%%
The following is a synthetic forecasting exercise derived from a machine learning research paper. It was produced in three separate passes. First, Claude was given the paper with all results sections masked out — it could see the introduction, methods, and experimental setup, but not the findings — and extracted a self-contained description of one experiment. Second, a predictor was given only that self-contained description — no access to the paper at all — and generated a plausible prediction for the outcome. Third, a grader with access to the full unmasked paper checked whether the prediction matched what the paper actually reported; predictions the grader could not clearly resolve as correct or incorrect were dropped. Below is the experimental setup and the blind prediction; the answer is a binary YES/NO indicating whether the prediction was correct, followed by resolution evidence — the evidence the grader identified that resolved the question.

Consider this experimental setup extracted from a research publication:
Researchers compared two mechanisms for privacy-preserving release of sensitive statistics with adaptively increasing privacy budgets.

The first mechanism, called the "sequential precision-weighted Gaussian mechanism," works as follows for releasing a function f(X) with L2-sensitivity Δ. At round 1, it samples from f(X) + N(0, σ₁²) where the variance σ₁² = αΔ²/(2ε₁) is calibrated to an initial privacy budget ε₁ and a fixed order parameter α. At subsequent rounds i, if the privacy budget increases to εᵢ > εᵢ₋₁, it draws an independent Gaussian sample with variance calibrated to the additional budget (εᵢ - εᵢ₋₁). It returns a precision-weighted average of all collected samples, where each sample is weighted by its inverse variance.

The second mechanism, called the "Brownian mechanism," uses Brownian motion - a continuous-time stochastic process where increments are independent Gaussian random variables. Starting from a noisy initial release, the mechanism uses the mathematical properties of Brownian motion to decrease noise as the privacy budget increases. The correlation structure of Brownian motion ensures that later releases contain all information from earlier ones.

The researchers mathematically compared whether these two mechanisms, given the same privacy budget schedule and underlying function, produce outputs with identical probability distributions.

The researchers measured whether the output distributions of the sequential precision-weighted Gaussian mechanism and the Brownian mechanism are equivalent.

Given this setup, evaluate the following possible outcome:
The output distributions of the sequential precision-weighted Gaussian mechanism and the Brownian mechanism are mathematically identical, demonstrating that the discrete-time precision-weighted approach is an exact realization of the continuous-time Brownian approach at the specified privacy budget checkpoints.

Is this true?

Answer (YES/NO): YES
%%
*WHAT TO DO*
Output the records in full. Keep every character as it is.

*WRITTEN ANSWER*
The following is a synthetic forecasting exercise derived from a machine learning research paper. It was produced in three separate passes. First, Claude was given the paper with all results sections masked out — it could see the introduction, methods, and experimental setup, but not the findings — and extracted a self-contained description of one experiment. Second, a predictor was given only that self-contained description — no access to the paper at all — and generated a plausible prediction for the outcome. Third, a grader with access to the full unmasked paper checked whether the prediction matched what the paper actually reported; predictions the grader could not clearly resolve as correct or incorrect were dropped. Below is the experimental setup and the blind prediction; the answer is a binary YES/NO indicating whether the prediction was correct, followed by resolution evidence — the evidence the grader identified that resolved the question.

Consider this experimental setup extracted from a research publication:
Researchers compared two mechanisms for privacy-preserving release of sensitive statistics with adaptively increasing privacy budgets.

The first mechanism, called the "sequential precision-weighted Gaussian mechanism," works as follows for releasing a function f(X) with L2-sensitivity Δ. At round 1, it samples from f(X) + N(0, σ₁²) where the variance σ₁² = αΔ²/(2ε₁) is calibrated to an initial privacy budget ε₁ and a fixed order parameter α. At subsequent rounds i, if the privacy budget increases to εᵢ > εᵢ₋₁, it draws an independent Gaussian sample with variance calibrated to the additional budget (εᵢ - εᵢ₋₁). It returns a precision-weighted average of all collected samples, where each sample is weighted by its inverse variance.

The second mechanism, called the "Brownian mechanism," uses Brownian motion - a continuous-time stochastic process where increments are independent Gaussian random variables. Starting from a noisy initial release, the mechanism uses the mathematical properties of Brownian motion to decrease noise as the privacy budget increases. The correlation structure of Brownian motion ensures that later releases contain all information from earlier ones.

The researchers mathematically compared whether these two mechanisms, given the same privacy budget schedule and underlying function, produce outputs with identical probability distributions.

The researchers measured whether the output distributions of the sequential precision-weighted Gaussian mechanism and the Brownian mechanism are equivalent.

Given this setup, evaluate the following possible outcome:
The output distributions of the sequential precision-weighted Gaussian mechanism and the Brownian mechanism are mathematically identical, demonstrating that the discrete-time precision-weighted approach is an exact realization of the continuous-time Brownian approach at the specified privacy budget checkpoints.

Is this true?

Answer (YES/NO): YES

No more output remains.